The Fed may have been able to momentarily tame the upward momentum of U.S. sovereign bond yields. Yet, with the forthcoming tapering, the relationship between U.S. high-yield bonds (HYG) and floating-rate bank loans (BKLN) will change. Given that bank loans are more immune to a rise in long-term interest rates than high-yield bonds (floating rates indexed to U.S. Libor against fixed coupons, that is no duration risk), there is a positive correlation between the outperformance of loans (BKLN, which tracks the S&P LSTRA index) to high-yield bonds and the change in the U.S. yield curve (10-year U.S. Treasury yield vs. three-month Libor), which is clearly visible in the chart below.
The sharp rise in long-term interest rates gave rise to a sharp underperformance of the U.S. high-yield market. Yet, over the last few days, there has been a noticeable disconnect between the change in the yield curve and the relative returns of both markets: HYG outperformed BKLN even though the yield curve continued to steepen.
The first explanation comes from the fact that the relative performance of senior bank loans to junk bonds is highly correlated with equity returns. As can be seen below, high-yield bonds returns are much more correlated to equity returns than those of senior bank loans.
Click to enlarge images.
Combining those three first charts, the outperformance of bank loans to junk does not depend solely on rising long-term interest rates but also on the stock vs. Treasury regime: It will be all the more pronounced that higher interest rates are deemed negative for stocks (and not the signal of stronger growth ahead). Said differently, overweight bank loans when you think that rates will rise, but also when you consider that it will affect negatively equity returns.
A second explanation comes from the fact that a buying opportunity was provided by the increase of junk bond yields in the wake of the Fed tapering frenzy. As can be seen below, yields increased much more than what would have been implied by the risk premium (proxied here by the Markit U.S. HY CDX). Now that the Fed has managed to stabilize (temporary) market expectations and succeeded in separating QE exit from rate hikes, investors are once again long high yield -- especially since, even if absolute effective yields are still below their 2005/07 average, the spread against Treasuries remains 50 basis points above that period's level.
This points is very important. The yield of a high-yield bond depends on the risk-free rate (UST Treasury) and a risk premium (spread). The return can therefore be impacted either by a rise in the risk-free rate or a higher spread (risk premium). As we will see below, in a low-yield environment most of the return of high-yield bonds were driven by spread variation. The disconnect between the risk premium (the CDS spread) and the yield that is visible in the chart above suggests that most of the recent underperformance of U.S. high-yield has been driven by the perception that the era of low U.S. treasury yields was over. Yet, once investors were convinced that the tapering would be smother than expected, there was clearly a buying opportunity.
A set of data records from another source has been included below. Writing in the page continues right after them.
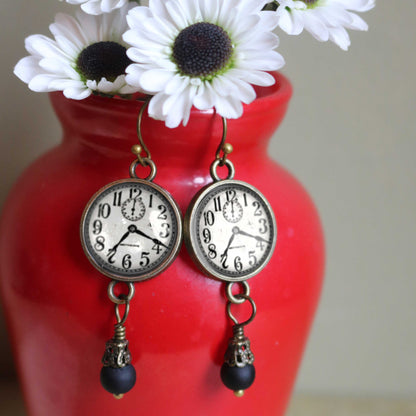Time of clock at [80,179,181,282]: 7:18
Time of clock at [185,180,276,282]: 7:18
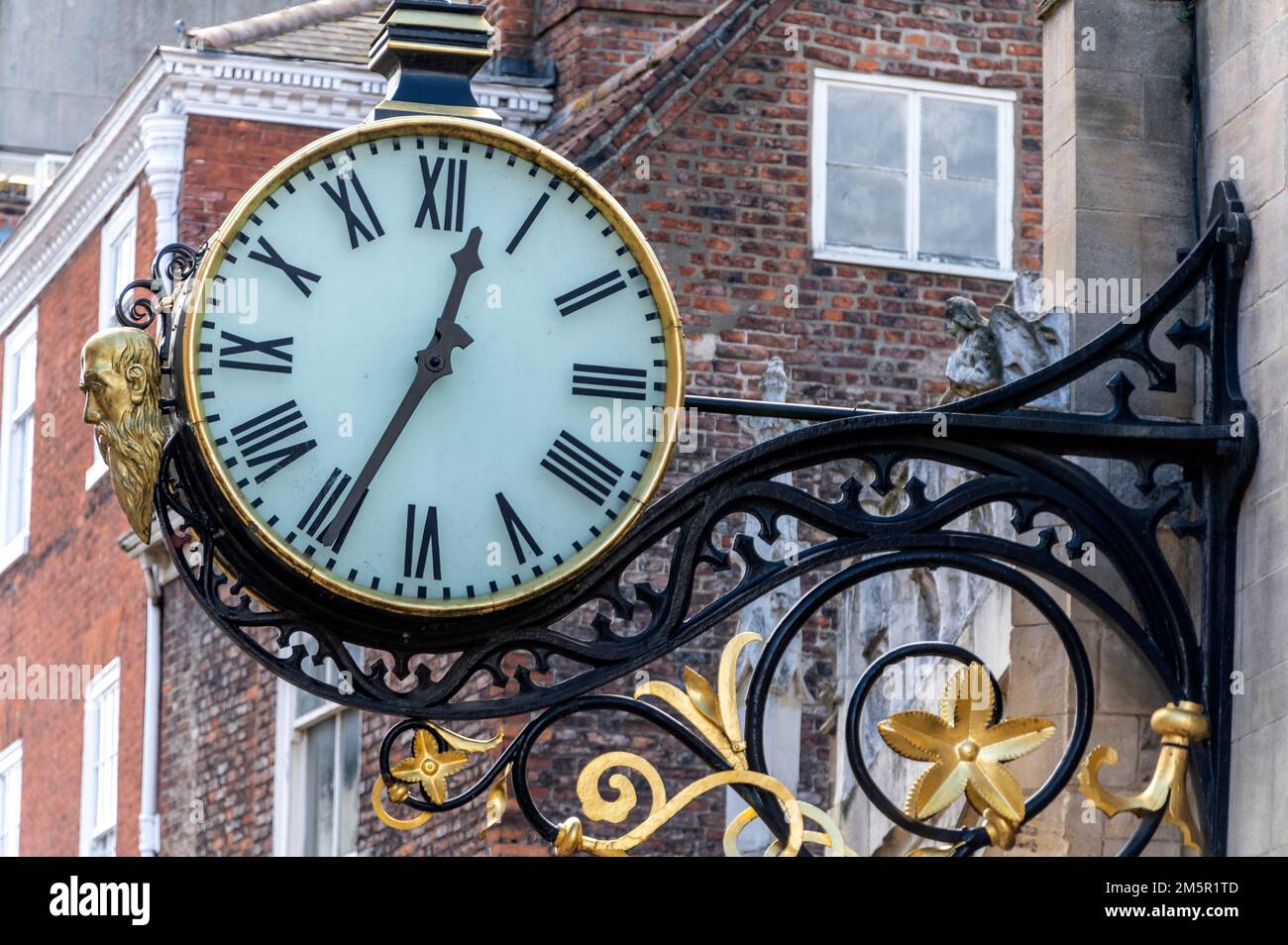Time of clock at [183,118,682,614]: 12:34
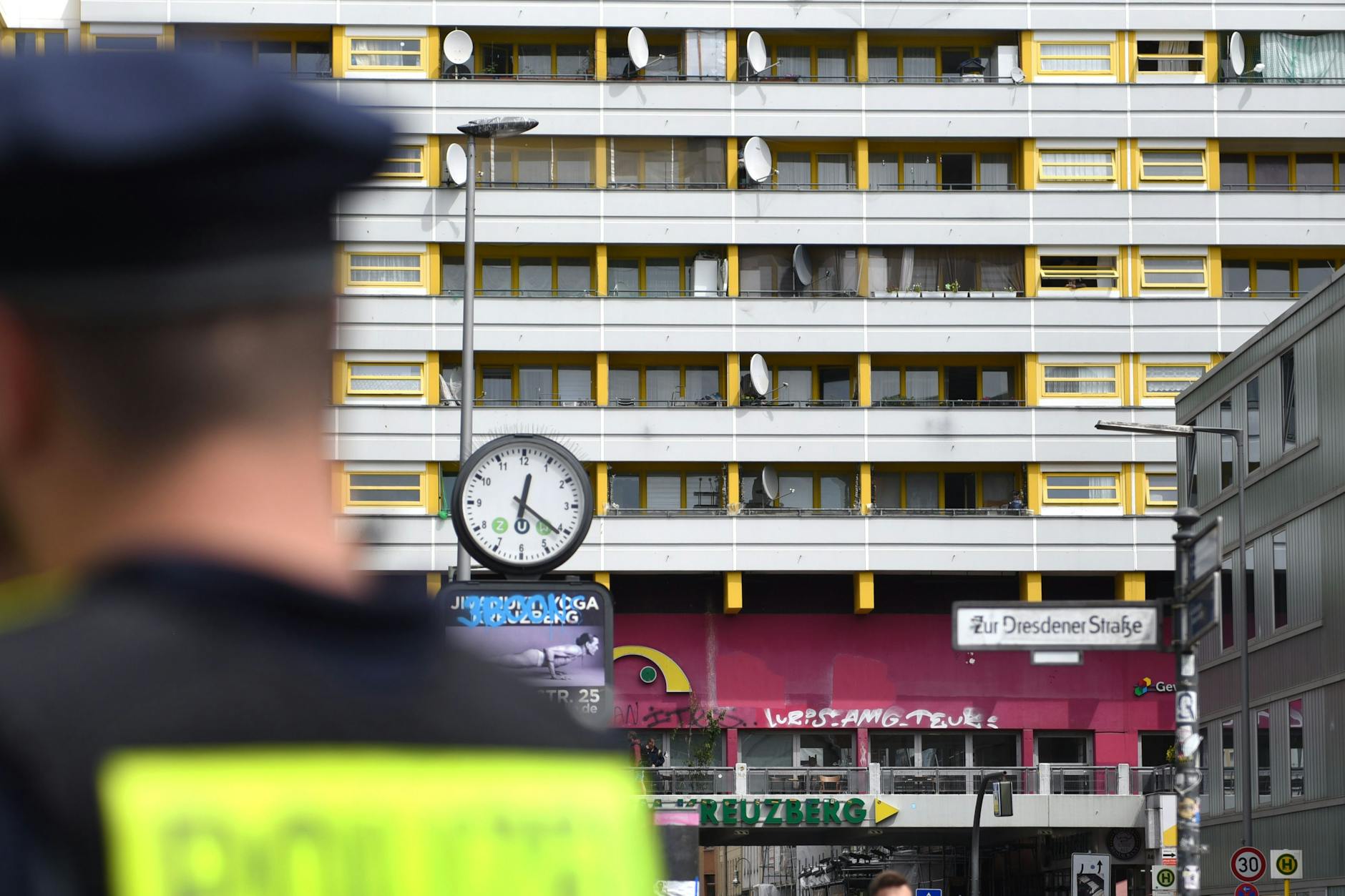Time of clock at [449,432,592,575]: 12:21
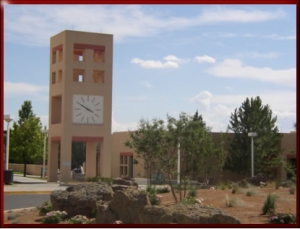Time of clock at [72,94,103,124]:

Yet, the regime switch observed in the relationship between UST 10-year yield and the return of high-yield bonds has not reverted to the pre-taper level. It remains negative, as can be seen below: Higher (lower) UST yields leads to lower (higher) high-yield bond return.
This was not the case during the low-yield era: The main contributor to high-yield returns was the risk premium, not the risk-free interest rate (proxied by U.S. Treasury yield). In periods of higher risk aversion, the risk premium would increase (prices would fall) while U.S. Treasuries yield would decline, hence a positive correlation. This same correlation would also weaken in periods of weaker growth as the risk premium embedded in the spread would rise independently of where yields were going (especially since they were skewed by different phases of QE). This is clearly what the chart below shows. In any case, it would stay in positive territory.
As the news flow has recovered somewhat over the last few weeks, the negative correlation remains. It is clearly a sign that even if high-yield bonds have recovered in the wake of better equity markets, their return is seen to depend more on yield fear rather than recession fear for the first time since 2008.
If the Fed maintains a lid on long-term interest rates, the correlation would potentially go back to where it stood over the last few years. High-yield returns would continue to show some equity-like patterns. This is the reason why high-yield bonds have outperformed loans much more than what the implied volatility on U.S. Treasuries futures would suggests.
Recent moves are nonetheless a reminder that the era of low yield is over, and that the determinants of U.S. high-yield returns will be much more varied than the simple directionality of U.S. stocks. Therefore, as the leverage loan market remains far away from its excesses of 2006/07 and as U.S. long-term interest rates are poised to rise further in the second half of the year, there is a potential for bank loans to outperform over high-yield bonds. But the analysis above adds a very important point: The extent of the outperformance will not depend on the sole increase in Treasury yields, but above all on the perceived impact they might have on equity prices.